Une voie prometteuse s’ouvre devant les communautés autochtones, particulièrement leurs enfants. Je ne peux que m’en réjouir, ayant participé à une recherche collaborative qui a illustré les rapports difficiles entre des parents autochtones et le système de protection de l’enfance.

La Loi concernant les enfants, les jeunes et les familles des Premières Nations, des Inuits et des Métis (loi C-92) reconnaît le droit des Autochtones à déterminer leurs pratiques en matière de services de protection de l’enfance. Cette loi du gouvernement Trudeau est entrée en vigueur en janvier 2020. Le gouvernement de François Legault l’a contestée aussitôt, au motif qu’elle empiéterait sur la compétence provinciale en matière de services sociaux.

La Cour d’appel du Québec a rejeté l’essentiel de ce recours. Ce tribunal s’est déclaré d’avis qu’Ottawa n’outrepasse pas ses pouvoirs, sauf dans deux dispositions de la loi. Le 9 février, la Cour suprême du Canada s’est déclarée de l’avis que la loi est valide dans son intégralité.

Cette confirmation tombe à point. Un reportage dans La Presse+ a déjà illustré les effets positifs du modèle autonome de protection de la jeunesse dans la communauté autochtone d’Opitciwan, en Mauricie⁠1. Les constats du reportage vont dans le même sens qu’une récente étude empirique à laquelle j’ai participé : les communautés autochtones pourraient être les mieux placées pour gérer ces services⁠2.

Notre étude à petite échelle, réalisée en collaboration avec le Foyer pour femmes autochtones de Montréal, met en exergue les limites du système étatiste issu de la colonisation.

Nous avons interrogé des avocats, des travailleurs sociaux et des juges ayant travaillé avec des familles autochtones pour connaître leur point de vue sur l’expérience des parents autochtones.

Nos participants ont souligné les mauvaises relations des parents autochtones avec les services de protection de l’enfance et les tribunaux de la jeunesse. Ils ont évoqué les contrecoups coloniaux de la protection de l’enfance, qui génère des sentiments d’impuissance, de honte et de méfiance chez les parents autochtones qui y font face.

Sentiment de défaite

En dépit des avantages potentiels du placement des enfants au sein de communautés autochtones, le recrutement de familles d’accueil demeure difficile. Un travailleur social nous a déclaré que les familles d’accueil potentielles préfèrent éviter l’implication du Directeur de la protection de la jeunesse dans leur vie.
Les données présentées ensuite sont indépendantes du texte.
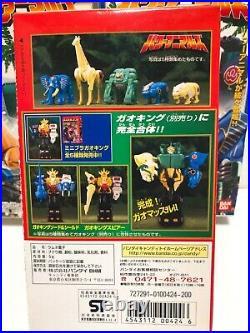 Power Rangers Wild Force Gaoranger Mini Pla All Megazord Complete set 15 BOX NEW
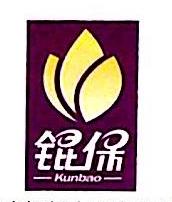 石家庄锟保商贸有限公司 最新采购和商业信息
Selon nos entrevues, les familles autochtones qui participent au système ont souvent l’impression que leurs expériences, leurs points de vue et leurs besoins sont moins pris en compte que ceux des travailleurs sociaux. Les mères se sentent rarement assez en confiance pour expliquer leur point de vue devant le tribunal. Un sentiment de défaite naît de la perception que tout est joué d’avance. Certains parents craignent que le gouvernement (ou les tribunaux) prenne leur enfant, peu importe ce qui est dit lors des procédures.

Nos participants ont également déploré l’ignorance des fonctionnaires concernant les pratiques familiales autochtones et les méfaits persistants du colonialisme de peuplement.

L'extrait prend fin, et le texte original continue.